R-value: 0.6235888657598047
P-value: 1.2873351342922937e-56


#### >>> Yes, the model significantly predicts the dependent variable because our p-value is well-below our significance threshold of 0.05 . Meaning our coefficient of determination (0.3886307) indicates a relationship is more likely to exist.

### iii) Report and interpret the standard error of the estimate. (Hint: Compare the standard error of the estimate to the standard deviation for Salary, which you would have calculated in Question 1.a))

In [35]:
print('    std :', y_std)
print('std_err :', std_err)

    std : 12685.132357963685
std_err : 46.43634621012887


#### >>> The avarage difference of the predicted amounts to the actual amount in the "yearsworked" and 'salary' is 46.44

### b) Examine the output from the Coefficients table:
### (i) What does the unstandardized coefficient (B) tell you about the relationship between Years Worked and Salary?

In [43]:
sample = pd.DataFrame(data["yearsworked"]).sort_values('yearsworked').reset_index()
sample = sample.loc[[6,44, 50, 100, 130, 150]]
predicted_salary = 0

def predict_salary(yearsworked):
    return slope * year + intercept

for year in sample.yearsworked:
    last_salary = predicted_salary
    predicted_salary = slope * year + intercept
    difference = predicted_salary - last_salary
    print("Years Worked: " + str(year) + " | Predicted Salary = " + str(predicted_salary) + " | Difference = " + str(difference))

Years Worked: 0 | Predicted Salary = 40115.013787591495 | Difference = 40115.013787591495
Years Worked: 1 | Predicted Salary = 40952.34557759234 | Difference = 837.3317900008478
Years Worked: 2 | Predicted Salary = 41789.67736759318 | Difference = 837.3317900008406
Years Worked: 3 | Predicted Salary = 42627.00915759403 | Difference = 837.3317900008478
Years Worked: 4 | Predicted Salary = 43464.34094759487 | Difference = 837.3317900008406
Years Worked: 5 | Predicted Salary = 44301.67273759572 | Difference = 837.3317900008478


### >>> It tells us that for every year worked an employee earns \$837 more per annum.

### (ii) Compare the standardised coefficient (Beta) for Years Worked to the Pearson’s (zero-order) correlation coefficient from question 1.c).
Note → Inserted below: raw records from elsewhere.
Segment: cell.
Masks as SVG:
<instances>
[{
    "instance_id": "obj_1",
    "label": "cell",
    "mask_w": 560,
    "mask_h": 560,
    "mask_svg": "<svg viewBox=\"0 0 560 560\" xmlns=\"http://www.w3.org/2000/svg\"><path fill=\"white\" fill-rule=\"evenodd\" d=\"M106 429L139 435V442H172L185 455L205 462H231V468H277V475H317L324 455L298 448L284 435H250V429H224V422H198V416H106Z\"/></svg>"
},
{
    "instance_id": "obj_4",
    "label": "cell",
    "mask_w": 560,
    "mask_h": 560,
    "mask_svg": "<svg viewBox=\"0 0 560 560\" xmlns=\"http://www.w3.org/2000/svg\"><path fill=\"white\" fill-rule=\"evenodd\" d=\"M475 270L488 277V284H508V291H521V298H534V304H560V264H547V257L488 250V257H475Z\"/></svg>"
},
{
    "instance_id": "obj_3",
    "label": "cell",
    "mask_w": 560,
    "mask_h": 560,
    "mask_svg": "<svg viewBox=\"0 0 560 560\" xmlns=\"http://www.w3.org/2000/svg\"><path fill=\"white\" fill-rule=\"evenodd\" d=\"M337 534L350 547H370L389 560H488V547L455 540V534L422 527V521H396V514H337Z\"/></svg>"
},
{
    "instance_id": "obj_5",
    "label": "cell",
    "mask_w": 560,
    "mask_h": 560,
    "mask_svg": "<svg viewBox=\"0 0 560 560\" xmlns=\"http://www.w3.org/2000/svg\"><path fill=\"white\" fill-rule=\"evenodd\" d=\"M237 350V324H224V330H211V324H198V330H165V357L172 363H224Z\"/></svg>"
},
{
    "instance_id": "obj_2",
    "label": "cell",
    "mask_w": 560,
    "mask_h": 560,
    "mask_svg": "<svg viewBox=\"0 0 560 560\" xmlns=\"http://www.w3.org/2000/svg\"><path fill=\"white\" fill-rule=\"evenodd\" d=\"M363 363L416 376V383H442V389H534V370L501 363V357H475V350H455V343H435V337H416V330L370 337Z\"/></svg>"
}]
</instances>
What do you notice? Explain why this is so.

In [46]:
std_x = np.std(x)
std_y = np.std(y)

predicted_salary_Std = slope * std_x + intercept
predicted_salary_Std = predicted_salary_Std / std_y
print(predicted_salary_Std)
print(r_value)

3.7890402274764092
0.6235888657598047


### >>> We notice that there is a positive relation between X and Y, because our r value (0.62) shows that there is a strongly positive relationship between our variables(x(years worked) and y(Salary)) and our Standardised coefficient (Beta) shows that when there is a 1 std increase in the years worked there is an increase of 3.75 std in the Salary earned.

### (iii) Calculate the expected salary for someone who graduated 12 years ago.

In [45]:
Predicted_salary_12 = slope * 12 + intercept
print(Predicted_salary_12 )

50162.99526760163


### >>> Using the trend line to make a prediction, a person with 12 years experience is expected to earn \$50 163 per annum.
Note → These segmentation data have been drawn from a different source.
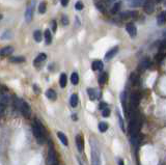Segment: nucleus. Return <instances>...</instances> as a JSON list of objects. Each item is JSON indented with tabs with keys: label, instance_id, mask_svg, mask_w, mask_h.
<instances>
[{
	"label": "nucleus",
	"instance_id": "obj_1",
	"mask_svg": "<svg viewBox=\"0 0 166 165\" xmlns=\"http://www.w3.org/2000/svg\"><path fill=\"white\" fill-rule=\"evenodd\" d=\"M32 132H33L34 137L36 138V140L39 141V143H44L46 140V132H45V128H44L43 124L41 123L40 121L36 119V121L32 123Z\"/></svg>",
	"mask_w": 166,
	"mask_h": 165
},
{
	"label": "nucleus",
	"instance_id": "obj_2",
	"mask_svg": "<svg viewBox=\"0 0 166 165\" xmlns=\"http://www.w3.org/2000/svg\"><path fill=\"white\" fill-rule=\"evenodd\" d=\"M91 144V165H101V156H100V149L95 139H90Z\"/></svg>",
	"mask_w": 166,
	"mask_h": 165
},
{
	"label": "nucleus",
	"instance_id": "obj_3",
	"mask_svg": "<svg viewBox=\"0 0 166 165\" xmlns=\"http://www.w3.org/2000/svg\"><path fill=\"white\" fill-rule=\"evenodd\" d=\"M14 104H15L16 109H18L25 118H29L30 114H31V109H30V106L28 105L26 102H24L23 100L17 98L14 101Z\"/></svg>",
	"mask_w": 166,
	"mask_h": 165
},
{
	"label": "nucleus",
	"instance_id": "obj_4",
	"mask_svg": "<svg viewBox=\"0 0 166 165\" xmlns=\"http://www.w3.org/2000/svg\"><path fill=\"white\" fill-rule=\"evenodd\" d=\"M139 130H140V121L139 118H134L130 121V125H129V133L132 137L138 135Z\"/></svg>",
	"mask_w": 166,
	"mask_h": 165
},
{
	"label": "nucleus",
	"instance_id": "obj_5",
	"mask_svg": "<svg viewBox=\"0 0 166 165\" xmlns=\"http://www.w3.org/2000/svg\"><path fill=\"white\" fill-rule=\"evenodd\" d=\"M33 7H34V0H31L25 10V20L27 23H30L32 21V18H33Z\"/></svg>",
	"mask_w": 166,
	"mask_h": 165
},
{
	"label": "nucleus",
	"instance_id": "obj_6",
	"mask_svg": "<svg viewBox=\"0 0 166 165\" xmlns=\"http://www.w3.org/2000/svg\"><path fill=\"white\" fill-rule=\"evenodd\" d=\"M57 155H56V152L54 149L50 147L49 152H48L47 156V164L48 165H57Z\"/></svg>",
	"mask_w": 166,
	"mask_h": 165
},
{
	"label": "nucleus",
	"instance_id": "obj_7",
	"mask_svg": "<svg viewBox=\"0 0 166 165\" xmlns=\"http://www.w3.org/2000/svg\"><path fill=\"white\" fill-rule=\"evenodd\" d=\"M139 102H140V95L138 92H133L130 97L131 110H134V108H136L139 105Z\"/></svg>",
	"mask_w": 166,
	"mask_h": 165
},
{
	"label": "nucleus",
	"instance_id": "obj_8",
	"mask_svg": "<svg viewBox=\"0 0 166 165\" xmlns=\"http://www.w3.org/2000/svg\"><path fill=\"white\" fill-rule=\"evenodd\" d=\"M143 10L147 15H150L154 13L155 10V4L153 0H145V4H143Z\"/></svg>",
	"mask_w": 166,
	"mask_h": 165
},
{
	"label": "nucleus",
	"instance_id": "obj_9",
	"mask_svg": "<svg viewBox=\"0 0 166 165\" xmlns=\"http://www.w3.org/2000/svg\"><path fill=\"white\" fill-rule=\"evenodd\" d=\"M126 30L129 34H130L131 38H134L136 36L137 34V29H136V26L134 25L133 23H128L126 25Z\"/></svg>",
	"mask_w": 166,
	"mask_h": 165
},
{
	"label": "nucleus",
	"instance_id": "obj_10",
	"mask_svg": "<svg viewBox=\"0 0 166 165\" xmlns=\"http://www.w3.org/2000/svg\"><path fill=\"white\" fill-rule=\"evenodd\" d=\"M76 147H77V149L79 153H82L83 149H84V140H83L82 136L81 135H77L76 136Z\"/></svg>",
	"mask_w": 166,
	"mask_h": 165
},
{
	"label": "nucleus",
	"instance_id": "obj_11",
	"mask_svg": "<svg viewBox=\"0 0 166 165\" xmlns=\"http://www.w3.org/2000/svg\"><path fill=\"white\" fill-rule=\"evenodd\" d=\"M117 52H119V47H113L112 49H110L106 53V55H105V59H106V60L112 59V58L114 57L115 55H116Z\"/></svg>",
	"mask_w": 166,
	"mask_h": 165
},
{
	"label": "nucleus",
	"instance_id": "obj_12",
	"mask_svg": "<svg viewBox=\"0 0 166 165\" xmlns=\"http://www.w3.org/2000/svg\"><path fill=\"white\" fill-rule=\"evenodd\" d=\"M14 52V48L7 46V47H4L2 49H0V56L2 57H5V56H8L10 54H12Z\"/></svg>",
	"mask_w": 166,
	"mask_h": 165
},
{
	"label": "nucleus",
	"instance_id": "obj_13",
	"mask_svg": "<svg viewBox=\"0 0 166 165\" xmlns=\"http://www.w3.org/2000/svg\"><path fill=\"white\" fill-rule=\"evenodd\" d=\"M46 58H47V55H46L45 53H41V54H39L38 57H36V59H34L33 64H34V66H39V64H42V62H43V61H45Z\"/></svg>",
	"mask_w": 166,
	"mask_h": 165
},
{
	"label": "nucleus",
	"instance_id": "obj_14",
	"mask_svg": "<svg viewBox=\"0 0 166 165\" xmlns=\"http://www.w3.org/2000/svg\"><path fill=\"white\" fill-rule=\"evenodd\" d=\"M91 69H93V71L102 70V69H103V62H102L101 60H95V61L93 62V64H91Z\"/></svg>",
	"mask_w": 166,
	"mask_h": 165
},
{
	"label": "nucleus",
	"instance_id": "obj_15",
	"mask_svg": "<svg viewBox=\"0 0 166 165\" xmlns=\"http://www.w3.org/2000/svg\"><path fill=\"white\" fill-rule=\"evenodd\" d=\"M150 59H148V58H145V59L140 62V64H139V70H142V71L146 70V69L150 67Z\"/></svg>",
	"mask_w": 166,
	"mask_h": 165
},
{
	"label": "nucleus",
	"instance_id": "obj_16",
	"mask_svg": "<svg viewBox=\"0 0 166 165\" xmlns=\"http://www.w3.org/2000/svg\"><path fill=\"white\" fill-rule=\"evenodd\" d=\"M10 95L8 94H2L0 95V104L1 105H6L10 102Z\"/></svg>",
	"mask_w": 166,
	"mask_h": 165
},
{
	"label": "nucleus",
	"instance_id": "obj_17",
	"mask_svg": "<svg viewBox=\"0 0 166 165\" xmlns=\"http://www.w3.org/2000/svg\"><path fill=\"white\" fill-rule=\"evenodd\" d=\"M57 137L59 138V140L62 142L63 145H67V144H69V141H67V136H65L64 134L62 133V132H58V133H57Z\"/></svg>",
	"mask_w": 166,
	"mask_h": 165
},
{
	"label": "nucleus",
	"instance_id": "obj_18",
	"mask_svg": "<svg viewBox=\"0 0 166 165\" xmlns=\"http://www.w3.org/2000/svg\"><path fill=\"white\" fill-rule=\"evenodd\" d=\"M46 95H47V98L48 99H50V100H52V101H54V100H56V92H54L53 90H47V92H46Z\"/></svg>",
	"mask_w": 166,
	"mask_h": 165
},
{
	"label": "nucleus",
	"instance_id": "obj_19",
	"mask_svg": "<svg viewBox=\"0 0 166 165\" xmlns=\"http://www.w3.org/2000/svg\"><path fill=\"white\" fill-rule=\"evenodd\" d=\"M78 103H79V99H78V95H72L71 97V106L72 107H77Z\"/></svg>",
	"mask_w": 166,
	"mask_h": 165
},
{
	"label": "nucleus",
	"instance_id": "obj_20",
	"mask_svg": "<svg viewBox=\"0 0 166 165\" xmlns=\"http://www.w3.org/2000/svg\"><path fill=\"white\" fill-rule=\"evenodd\" d=\"M45 40H46V44L49 45L51 44L52 42V36H51V31L49 29H47L45 31Z\"/></svg>",
	"mask_w": 166,
	"mask_h": 165
},
{
	"label": "nucleus",
	"instance_id": "obj_21",
	"mask_svg": "<svg viewBox=\"0 0 166 165\" xmlns=\"http://www.w3.org/2000/svg\"><path fill=\"white\" fill-rule=\"evenodd\" d=\"M67 75H65L64 73H62V75H60V79H59L60 86H62V88H63V87H65V85H67Z\"/></svg>",
	"mask_w": 166,
	"mask_h": 165
},
{
	"label": "nucleus",
	"instance_id": "obj_22",
	"mask_svg": "<svg viewBox=\"0 0 166 165\" xmlns=\"http://www.w3.org/2000/svg\"><path fill=\"white\" fill-rule=\"evenodd\" d=\"M157 23H158L159 25H163V24L165 23V12H162L158 16V18H157Z\"/></svg>",
	"mask_w": 166,
	"mask_h": 165
},
{
	"label": "nucleus",
	"instance_id": "obj_23",
	"mask_svg": "<svg viewBox=\"0 0 166 165\" xmlns=\"http://www.w3.org/2000/svg\"><path fill=\"white\" fill-rule=\"evenodd\" d=\"M71 82L72 84H74V85H76V84H78V82H79V76H78L77 73H73L71 76Z\"/></svg>",
	"mask_w": 166,
	"mask_h": 165
},
{
	"label": "nucleus",
	"instance_id": "obj_24",
	"mask_svg": "<svg viewBox=\"0 0 166 165\" xmlns=\"http://www.w3.org/2000/svg\"><path fill=\"white\" fill-rule=\"evenodd\" d=\"M42 32L40 31V30H36V31L33 32V38H34V40H36V42H38V43H40L41 41H42Z\"/></svg>",
	"mask_w": 166,
	"mask_h": 165
},
{
	"label": "nucleus",
	"instance_id": "obj_25",
	"mask_svg": "<svg viewBox=\"0 0 166 165\" xmlns=\"http://www.w3.org/2000/svg\"><path fill=\"white\" fill-rule=\"evenodd\" d=\"M10 60V62H14V64H20V62L25 61V58L22 57V56H19V57H12Z\"/></svg>",
	"mask_w": 166,
	"mask_h": 165
},
{
	"label": "nucleus",
	"instance_id": "obj_26",
	"mask_svg": "<svg viewBox=\"0 0 166 165\" xmlns=\"http://www.w3.org/2000/svg\"><path fill=\"white\" fill-rule=\"evenodd\" d=\"M142 4V0H131L130 2V5L132 7H138Z\"/></svg>",
	"mask_w": 166,
	"mask_h": 165
},
{
	"label": "nucleus",
	"instance_id": "obj_27",
	"mask_svg": "<svg viewBox=\"0 0 166 165\" xmlns=\"http://www.w3.org/2000/svg\"><path fill=\"white\" fill-rule=\"evenodd\" d=\"M46 10H47V4H46V2H41L40 6H39V13H40V14H44V13H46Z\"/></svg>",
	"mask_w": 166,
	"mask_h": 165
},
{
	"label": "nucleus",
	"instance_id": "obj_28",
	"mask_svg": "<svg viewBox=\"0 0 166 165\" xmlns=\"http://www.w3.org/2000/svg\"><path fill=\"white\" fill-rule=\"evenodd\" d=\"M107 78H108V76H107L106 73H103L102 75H100L99 77V83L100 84H105L107 81Z\"/></svg>",
	"mask_w": 166,
	"mask_h": 165
},
{
	"label": "nucleus",
	"instance_id": "obj_29",
	"mask_svg": "<svg viewBox=\"0 0 166 165\" xmlns=\"http://www.w3.org/2000/svg\"><path fill=\"white\" fill-rule=\"evenodd\" d=\"M121 5H122L121 2H117V3H115L114 5H113V7L111 8V13H112V14H116V13L119 10V8H121Z\"/></svg>",
	"mask_w": 166,
	"mask_h": 165
},
{
	"label": "nucleus",
	"instance_id": "obj_30",
	"mask_svg": "<svg viewBox=\"0 0 166 165\" xmlns=\"http://www.w3.org/2000/svg\"><path fill=\"white\" fill-rule=\"evenodd\" d=\"M107 129H108V125H107L106 123L102 121V123L99 124V130H100V132H106Z\"/></svg>",
	"mask_w": 166,
	"mask_h": 165
},
{
	"label": "nucleus",
	"instance_id": "obj_31",
	"mask_svg": "<svg viewBox=\"0 0 166 165\" xmlns=\"http://www.w3.org/2000/svg\"><path fill=\"white\" fill-rule=\"evenodd\" d=\"M87 92H88V95H89V99L90 100H95L96 98H97V95H96V90H91V88H88L87 90Z\"/></svg>",
	"mask_w": 166,
	"mask_h": 165
},
{
	"label": "nucleus",
	"instance_id": "obj_32",
	"mask_svg": "<svg viewBox=\"0 0 166 165\" xmlns=\"http://www.w3.org/2000/svg\"><path fill=\"white\" fill-rule=\"evenodd\" d=\"M131 80H132V82L133 83H138V81H139V78H138V76L136 75V74H132L131 75Z\"/></svg>",
	"mask_w": 166,
	"mask_h": 165
},
{
	"label": "nucleus",
	"instance_id": "obj_33",
	"mask_svg": "<svg viewBox=\"0 0 166 165\" xmlns=\"http://www.w3.org/2000/svg\"><path fill=\"white\" fill-rule=\"evenodd\" d=\"M109 114H110V109H109L108 107L102 110V115H103L104 118H107V116H109Z\"/></svg>",
	"mask_w": 166,
	"mask_h": 165
},
{
	"label": "nucleus",
	"instance_id": "obj_34",
	"mask_svg": "<svg viewBox=\"0 0 166 165\" xmlns=\"http://www.w3.org/2000/svg\"><path fill=\"white\" fill-rule=\"evenodd\" d=\"M75 8L77 10H81L82 8H83V3L81 1H78V2H76V4H75Z\"/></svg>",
	"mask_w": 166,
	"mask_h": 165
},
{
	"label": "nucleus",
	"instance_id": "obj_35",
	"mask_svg": "<svg viewBox=\"0 0 166 165\" xmlns=\"http://www.w3.org/2000/svg\"><path fill=\"white\" fill-rule=\"evenodd\" d=\"M117 116H119V126H121V128H122V130L123 131H124V123H123V119H122L121 118V114L117 112Z\"/></svg>",
	"mask_w": 166,
	"mask_h": 165
},
{
	"label": "nucleus",
	"instance_id": "obj_36",
	"mask_svg": "<svg viewBox=\"0 0 166 165\" xmlns=\"http://www.w3.org/2000/svg\"><path fill=\"white\" fill-rule=\"evenodd\" d=\"M62 24H63V25H67V24H69V19H67V17L65 16V15H63V16H62Z\"/></svg>",
	"mask_w": 166,
	"mask_h": 165
},
{
	"label": "nucleus",
	"instance_id": "obj_37",
	"mask_svg": "<svg viewBox=\"0 0 166 165\" xmlns=\"http://www.w3.org/2000/svg\"><path fill=\"white\" fill-rule=\"evenodd\" d=\"M156 58H157V60H162L163 58H164V54H163V53H159L158 55L156 56Z\"/></svg>",
	"mask_w": 166,
	"mask_h": 165
},
{
	"label": "nucleus",
	"instance_id": "obj_38",
	"mask_svg": "<svg viewBox=\"0 0 166 165\" xmlns=\"http://www.w3.org/2000/svg\"><path fill=\"white\" fill-rule=\"evenodd\" d=\"M97 6H98V10H101V12H104V5H103V4L98 3V4H97Z\"/></svg>",
	"mask_w": 166,
	"mask_h": 165
},
{
	"label": "nucleus",
	"instance_id": "obj_39",
	"mask_svg": "<svg viewBox=\"0 0 166 165\" xmlns=\"http://www.w3.org/2000/svg\"><path fill=\"white\" fill-rule=\"evenodd\" d=\"M60 3H62V6H67V3H69V0H60Z\"/></svg>",
	"mask_w": 166,
	"mask_h": 165
},
{
	"label": "nucleus",
	"instance_id": "obj_40",
	"mask_svg": "<svg viewBox=\"0 0 166 165\" xmlns=\"http://www.w3.org/2000/svg\"><path fill=\"white\" fill-rule=\"evenodd\" d=\"M105 108H107V104H105V103H102V104H100V109H105Z\"/></svg>",
	"mask_w": 166,
	"mask_h": 165
},
{
	"label": "nucleus",
	"instance_id": "obj_41",
	"mask_svg": "<svg viewBox=\"0 0 166 165\" xmlns=\"http://www.w3.org/2000/svg\"><path fill=\"white\" fill-rule=\"evenodd\" d=\"M52 25H53V31H55L56 30V21L55 20L52 21Z\"/></svg>",
	"mask_w": 166,
	"mask_h": 165
},
{
	"label": "nucleus",
	"instance_id": "obj_42",
	"mask_svg": "<svg viewBox=\"0 0 166 165\" xmlns=\"http://www.w3.org/2000/svg\"><path fill=\"white\" fill-rule=\"evenodd\" d=\"M119 165H124V163H123V161H122V160H119Z\"/></svg>",
	"mask_w": 166,
	"mask_h": 165
},
{
	"label": "nucleus",
	"instance_id": "obj_43",
	"mask_svg": "<svg viewBox=\"0 0 166 165\" xmlns=\"http://www.w3.org/2000/svg\"><path fill=\"white\" fill-rule=\"evenodd\" d=\"M73 119L75 121V119H77V116H75V115H73Z\"/></svg>",
	"mask_w": 166,
	"mask_h": 165
}]
</instances>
### (iv) Calculate the expected salary for someone who graduated 80 years ago. Are there any problems with this prediction? If so, what are they?

In [44]:
p80 = slope * 80 + intercept
print(p80)

107101.55698765906


### >>> Following the same trend line, a person with 80 years working experience should earn at least \$107 102 per annum. However, this scenario is very unlikely, because a person working for 80 years means this person is likely to be over 100 years old. With that taken into account, the problem with trying to calculate salary based on this scenario, is that this scenario is unrealistic.

### c) We have only looked at the number of years and employee has worked. What are employee characteristics might influence their salary?

### >>> Position, Field of work, gender, marital status, level of education, experience prior to current position, market value and years worked at current position.